● Text provided
Cancer vaccines getting a boost from science born in Chicago


When we think of vaccines, we often think of a flu or covid shot. But they’re also used to help patients fight cancer.

And now cancer vaccines are getting a boost from science born in Chicago.

Northwestern University scientists have harnessed the power of nanotechnology to improve the way cancer vaccines work. They think they’re tiny structures will yield big changes when it comes to more effective treatments.

Chad Mirkin, Ph.D. is a Northwestern University professor.

“Vaccines will become, they are the replacement ultimately for chemotherapies,” he said.

An immunotherapy approach – the body’s own defenses to seek and destroy cancerous cells – is often used for those with melanoma or prostate cancer.

“We’ve been working on cancer vaccines for about a decade,” Mirkin said.

Mirkin and his team focus on small structures. They’re using nanotechnology, not to change the components of vaccines, rather to change how they are constructed.

“One of the things we’re really trying to push is structure really is one of the critical factors and that how you put together a vaccine can be the difference between good and bad, effective or ineffective,” Mirkin said. “And that turned out to be true in almost every case we looked at.”

In Mirkin’s novel vaccine structure, components can be loaded and interchanged in specific positions  to optimize cell-to-cell communication. At the same time, the structure accommodates a more precise dose of an immune therapy.

● Work item A
According to the cancer vaccine article, how long has Mirkin's team been working on cancer vaccines?
● Work item B
Write the next few paragraphs of the cancer vaccine article, picking up after its last sentence.
The data that follow come from a separate source.

Stored entries:
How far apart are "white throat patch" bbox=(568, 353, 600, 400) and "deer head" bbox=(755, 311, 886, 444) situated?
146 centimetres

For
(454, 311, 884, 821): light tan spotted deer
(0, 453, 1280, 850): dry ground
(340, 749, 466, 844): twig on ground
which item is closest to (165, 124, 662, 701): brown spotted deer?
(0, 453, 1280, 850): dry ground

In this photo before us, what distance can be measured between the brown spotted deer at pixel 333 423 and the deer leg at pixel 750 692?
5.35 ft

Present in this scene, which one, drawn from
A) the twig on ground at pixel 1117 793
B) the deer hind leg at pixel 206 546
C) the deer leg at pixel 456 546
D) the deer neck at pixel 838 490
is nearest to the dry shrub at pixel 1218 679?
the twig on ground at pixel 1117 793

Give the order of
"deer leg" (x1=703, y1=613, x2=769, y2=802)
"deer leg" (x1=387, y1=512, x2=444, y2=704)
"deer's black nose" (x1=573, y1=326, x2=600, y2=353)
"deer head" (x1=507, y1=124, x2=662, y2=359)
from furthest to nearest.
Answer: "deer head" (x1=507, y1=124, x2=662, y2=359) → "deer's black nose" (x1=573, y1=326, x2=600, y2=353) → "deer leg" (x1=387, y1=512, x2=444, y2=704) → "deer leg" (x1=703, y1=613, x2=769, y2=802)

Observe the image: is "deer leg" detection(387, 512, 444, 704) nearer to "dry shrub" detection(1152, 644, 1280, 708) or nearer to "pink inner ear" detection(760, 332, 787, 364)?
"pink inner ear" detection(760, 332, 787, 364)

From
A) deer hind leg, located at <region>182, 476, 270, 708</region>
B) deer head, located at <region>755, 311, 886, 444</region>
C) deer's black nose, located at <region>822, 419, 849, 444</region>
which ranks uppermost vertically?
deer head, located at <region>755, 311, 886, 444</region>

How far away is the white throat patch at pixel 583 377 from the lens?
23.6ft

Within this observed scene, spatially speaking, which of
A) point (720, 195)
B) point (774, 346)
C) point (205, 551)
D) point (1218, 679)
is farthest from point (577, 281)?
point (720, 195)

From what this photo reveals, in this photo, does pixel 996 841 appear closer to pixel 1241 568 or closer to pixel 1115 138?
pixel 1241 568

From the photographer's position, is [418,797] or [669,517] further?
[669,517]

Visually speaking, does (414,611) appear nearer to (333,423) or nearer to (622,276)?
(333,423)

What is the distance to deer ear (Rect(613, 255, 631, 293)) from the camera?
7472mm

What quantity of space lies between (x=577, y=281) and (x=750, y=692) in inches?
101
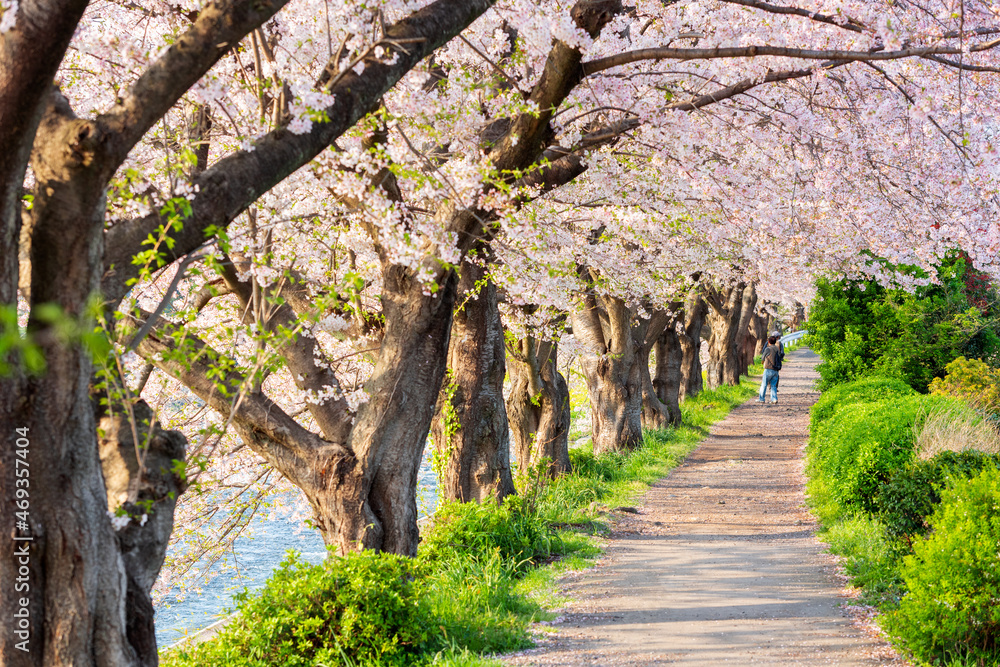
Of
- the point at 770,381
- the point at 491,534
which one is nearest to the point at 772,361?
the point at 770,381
...
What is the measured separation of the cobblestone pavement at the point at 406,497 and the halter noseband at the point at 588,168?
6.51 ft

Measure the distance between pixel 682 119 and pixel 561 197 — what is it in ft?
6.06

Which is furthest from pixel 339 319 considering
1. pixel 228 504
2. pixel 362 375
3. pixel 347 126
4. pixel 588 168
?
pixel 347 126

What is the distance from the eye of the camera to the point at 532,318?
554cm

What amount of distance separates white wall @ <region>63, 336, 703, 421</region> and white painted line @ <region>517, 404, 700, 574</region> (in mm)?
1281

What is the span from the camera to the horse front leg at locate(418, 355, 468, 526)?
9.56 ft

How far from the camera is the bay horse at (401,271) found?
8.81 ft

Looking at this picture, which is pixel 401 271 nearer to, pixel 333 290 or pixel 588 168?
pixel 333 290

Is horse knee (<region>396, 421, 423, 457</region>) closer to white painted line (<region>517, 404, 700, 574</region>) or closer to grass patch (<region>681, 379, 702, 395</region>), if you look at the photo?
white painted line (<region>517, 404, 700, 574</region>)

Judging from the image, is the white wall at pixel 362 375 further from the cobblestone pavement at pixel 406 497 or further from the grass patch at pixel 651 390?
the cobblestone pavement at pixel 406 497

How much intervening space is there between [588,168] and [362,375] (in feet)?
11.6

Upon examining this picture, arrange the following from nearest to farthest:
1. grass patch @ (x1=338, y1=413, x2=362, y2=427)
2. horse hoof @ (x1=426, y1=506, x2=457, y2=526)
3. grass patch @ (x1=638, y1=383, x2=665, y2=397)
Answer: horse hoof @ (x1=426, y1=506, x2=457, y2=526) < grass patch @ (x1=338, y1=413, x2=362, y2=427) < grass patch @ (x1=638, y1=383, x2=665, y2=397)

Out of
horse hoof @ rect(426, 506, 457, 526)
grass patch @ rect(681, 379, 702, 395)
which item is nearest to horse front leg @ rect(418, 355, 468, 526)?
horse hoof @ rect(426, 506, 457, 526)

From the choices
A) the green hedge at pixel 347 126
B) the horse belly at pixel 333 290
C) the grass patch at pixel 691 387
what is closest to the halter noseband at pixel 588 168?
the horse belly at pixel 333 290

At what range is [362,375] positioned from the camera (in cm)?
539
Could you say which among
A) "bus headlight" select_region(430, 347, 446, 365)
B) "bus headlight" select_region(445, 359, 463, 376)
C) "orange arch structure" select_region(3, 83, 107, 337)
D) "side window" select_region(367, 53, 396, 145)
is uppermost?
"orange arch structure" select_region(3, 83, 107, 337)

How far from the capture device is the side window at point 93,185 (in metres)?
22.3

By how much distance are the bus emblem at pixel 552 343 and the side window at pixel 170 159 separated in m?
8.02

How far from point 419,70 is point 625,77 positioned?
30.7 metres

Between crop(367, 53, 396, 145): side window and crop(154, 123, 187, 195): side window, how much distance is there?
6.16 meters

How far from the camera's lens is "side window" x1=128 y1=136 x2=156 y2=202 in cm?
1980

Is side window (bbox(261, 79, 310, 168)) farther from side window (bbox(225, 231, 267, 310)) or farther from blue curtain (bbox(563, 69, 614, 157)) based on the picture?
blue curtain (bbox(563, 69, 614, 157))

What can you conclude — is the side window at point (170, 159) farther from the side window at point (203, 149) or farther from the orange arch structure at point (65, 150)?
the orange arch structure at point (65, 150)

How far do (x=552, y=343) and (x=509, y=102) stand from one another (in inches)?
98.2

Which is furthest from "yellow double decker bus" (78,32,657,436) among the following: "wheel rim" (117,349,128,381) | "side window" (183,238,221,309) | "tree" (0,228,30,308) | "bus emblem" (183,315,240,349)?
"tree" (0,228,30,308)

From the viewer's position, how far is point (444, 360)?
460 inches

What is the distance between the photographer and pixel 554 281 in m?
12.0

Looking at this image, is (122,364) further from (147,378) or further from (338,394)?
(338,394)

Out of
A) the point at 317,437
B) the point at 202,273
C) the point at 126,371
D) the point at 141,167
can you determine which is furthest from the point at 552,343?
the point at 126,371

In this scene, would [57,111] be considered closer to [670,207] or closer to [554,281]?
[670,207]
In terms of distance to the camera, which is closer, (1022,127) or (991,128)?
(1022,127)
...
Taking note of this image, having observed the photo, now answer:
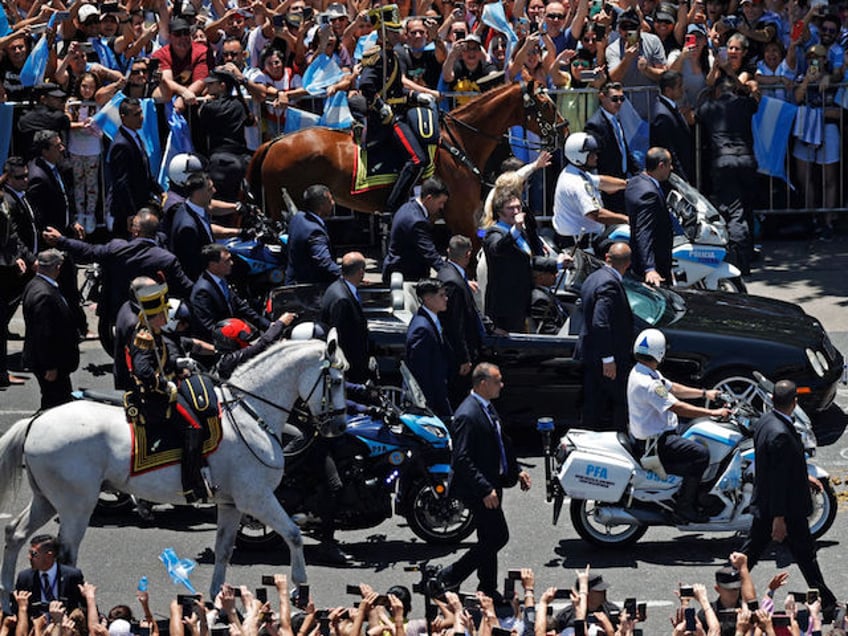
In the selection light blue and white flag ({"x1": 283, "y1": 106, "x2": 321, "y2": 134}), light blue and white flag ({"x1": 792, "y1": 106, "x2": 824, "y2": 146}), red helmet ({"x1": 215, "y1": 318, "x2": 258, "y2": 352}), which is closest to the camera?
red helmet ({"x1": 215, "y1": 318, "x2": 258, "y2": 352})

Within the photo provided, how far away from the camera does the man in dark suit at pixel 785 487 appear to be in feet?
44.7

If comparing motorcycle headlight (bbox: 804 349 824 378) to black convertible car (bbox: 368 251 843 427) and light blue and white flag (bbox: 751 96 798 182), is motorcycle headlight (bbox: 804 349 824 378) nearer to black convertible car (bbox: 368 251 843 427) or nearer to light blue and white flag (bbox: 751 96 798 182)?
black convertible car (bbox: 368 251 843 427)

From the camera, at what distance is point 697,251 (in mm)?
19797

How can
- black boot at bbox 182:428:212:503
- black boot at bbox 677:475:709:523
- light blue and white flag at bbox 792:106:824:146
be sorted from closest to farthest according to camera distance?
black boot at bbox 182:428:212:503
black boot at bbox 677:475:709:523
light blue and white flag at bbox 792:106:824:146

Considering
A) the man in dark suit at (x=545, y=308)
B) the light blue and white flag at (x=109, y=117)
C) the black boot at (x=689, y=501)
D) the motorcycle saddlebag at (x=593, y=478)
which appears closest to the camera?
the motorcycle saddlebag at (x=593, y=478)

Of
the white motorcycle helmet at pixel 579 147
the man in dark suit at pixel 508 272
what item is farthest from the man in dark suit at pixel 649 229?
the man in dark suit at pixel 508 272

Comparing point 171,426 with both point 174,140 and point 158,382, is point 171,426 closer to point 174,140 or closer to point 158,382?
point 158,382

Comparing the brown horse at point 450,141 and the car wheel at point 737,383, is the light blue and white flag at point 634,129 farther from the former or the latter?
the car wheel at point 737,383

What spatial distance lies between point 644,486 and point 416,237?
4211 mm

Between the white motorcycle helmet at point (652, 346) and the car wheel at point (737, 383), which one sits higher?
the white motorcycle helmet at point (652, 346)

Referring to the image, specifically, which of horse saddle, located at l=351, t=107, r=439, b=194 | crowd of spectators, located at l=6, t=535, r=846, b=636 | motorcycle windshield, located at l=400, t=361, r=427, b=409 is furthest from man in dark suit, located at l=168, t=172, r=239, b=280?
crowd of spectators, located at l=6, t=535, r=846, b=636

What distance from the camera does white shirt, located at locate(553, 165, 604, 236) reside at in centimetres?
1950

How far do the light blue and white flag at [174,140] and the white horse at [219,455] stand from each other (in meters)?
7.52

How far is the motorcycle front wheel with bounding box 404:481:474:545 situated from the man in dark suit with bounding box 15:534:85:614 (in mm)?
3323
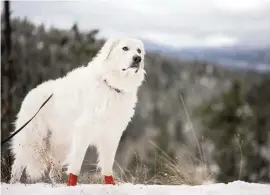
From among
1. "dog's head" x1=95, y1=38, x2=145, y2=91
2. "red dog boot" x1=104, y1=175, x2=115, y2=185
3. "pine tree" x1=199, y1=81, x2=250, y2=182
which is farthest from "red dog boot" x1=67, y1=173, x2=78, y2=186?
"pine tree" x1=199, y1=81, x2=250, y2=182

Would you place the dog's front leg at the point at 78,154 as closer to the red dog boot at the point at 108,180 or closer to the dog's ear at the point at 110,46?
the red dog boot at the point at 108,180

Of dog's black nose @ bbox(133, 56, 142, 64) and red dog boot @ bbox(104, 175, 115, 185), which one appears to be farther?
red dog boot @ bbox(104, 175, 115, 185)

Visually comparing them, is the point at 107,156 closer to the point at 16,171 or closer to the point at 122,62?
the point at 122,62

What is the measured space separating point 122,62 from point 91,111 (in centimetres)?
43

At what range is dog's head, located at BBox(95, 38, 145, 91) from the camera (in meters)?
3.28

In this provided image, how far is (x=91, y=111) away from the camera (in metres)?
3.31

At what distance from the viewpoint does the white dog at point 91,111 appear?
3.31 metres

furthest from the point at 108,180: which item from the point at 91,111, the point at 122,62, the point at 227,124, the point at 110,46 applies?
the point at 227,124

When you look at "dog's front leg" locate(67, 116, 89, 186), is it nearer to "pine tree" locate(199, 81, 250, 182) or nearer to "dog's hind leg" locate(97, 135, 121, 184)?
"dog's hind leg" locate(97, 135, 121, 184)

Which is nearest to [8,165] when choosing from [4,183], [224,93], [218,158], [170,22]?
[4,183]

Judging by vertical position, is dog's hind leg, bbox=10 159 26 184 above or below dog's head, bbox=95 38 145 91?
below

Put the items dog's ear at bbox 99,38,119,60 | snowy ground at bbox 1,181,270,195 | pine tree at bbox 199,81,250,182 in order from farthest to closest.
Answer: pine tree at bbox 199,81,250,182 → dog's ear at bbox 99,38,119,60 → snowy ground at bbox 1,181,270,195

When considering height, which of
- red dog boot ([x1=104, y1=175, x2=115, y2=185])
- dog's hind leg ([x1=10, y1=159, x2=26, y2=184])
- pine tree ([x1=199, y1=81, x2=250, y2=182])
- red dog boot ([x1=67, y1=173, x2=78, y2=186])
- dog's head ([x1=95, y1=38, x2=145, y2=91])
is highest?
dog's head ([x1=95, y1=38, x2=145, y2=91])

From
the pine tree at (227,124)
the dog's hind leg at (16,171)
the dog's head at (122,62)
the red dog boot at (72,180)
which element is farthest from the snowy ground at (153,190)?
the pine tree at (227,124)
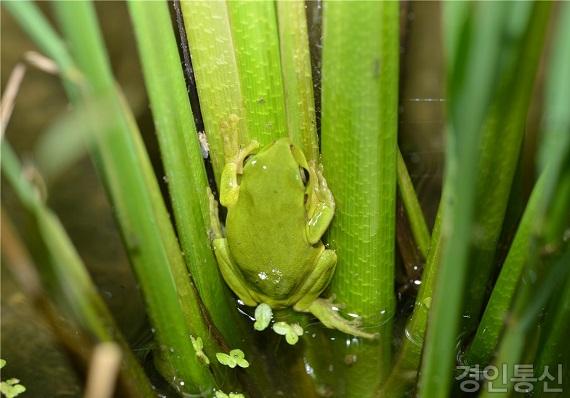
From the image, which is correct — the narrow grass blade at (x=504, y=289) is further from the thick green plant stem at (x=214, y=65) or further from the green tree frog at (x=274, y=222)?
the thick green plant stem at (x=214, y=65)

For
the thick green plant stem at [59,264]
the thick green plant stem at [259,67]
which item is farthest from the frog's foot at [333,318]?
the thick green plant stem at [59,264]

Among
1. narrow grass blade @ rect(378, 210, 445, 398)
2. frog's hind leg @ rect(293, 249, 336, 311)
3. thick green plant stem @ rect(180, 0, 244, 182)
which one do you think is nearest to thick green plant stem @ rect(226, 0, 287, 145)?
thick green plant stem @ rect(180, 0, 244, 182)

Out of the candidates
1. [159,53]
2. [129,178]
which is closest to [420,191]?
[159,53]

● Task result A
About a decade.

● Task result B
“These types of structures can be put together very quickly,” he said. “And they are going to enable broad development of vaccines but also personal vaccines as well. We can begin to think about taking a patient’s own antigens and rapidly putting together a particular vaccine specific for them, that is the ultimate.”

The approach Mirkin calls rational vaccinology resulted in a 600% increase in tumor killing by t-cells compared to conventional vaccines. The team has tested their structure in animal studies and some Phase 2 clinical trials and cured mice with seven different cancers. Those include triple-negative breast cancer, lymphoma, cervical cancer, melanoma, colon cancer, glioma brain tumors and prostate cancer.

“In every single case we’ve shown, you can use rational vaccinology to improve efficacy,” Mirkin said. “You can’t always go from ineffective to curative, but you can move down that path and get a much better outcome.”

The structure can be applied to any type of vaccine to increase potency. Mirkin’s nano team now hopes to partner with pharmaceutical companies to move the science forward.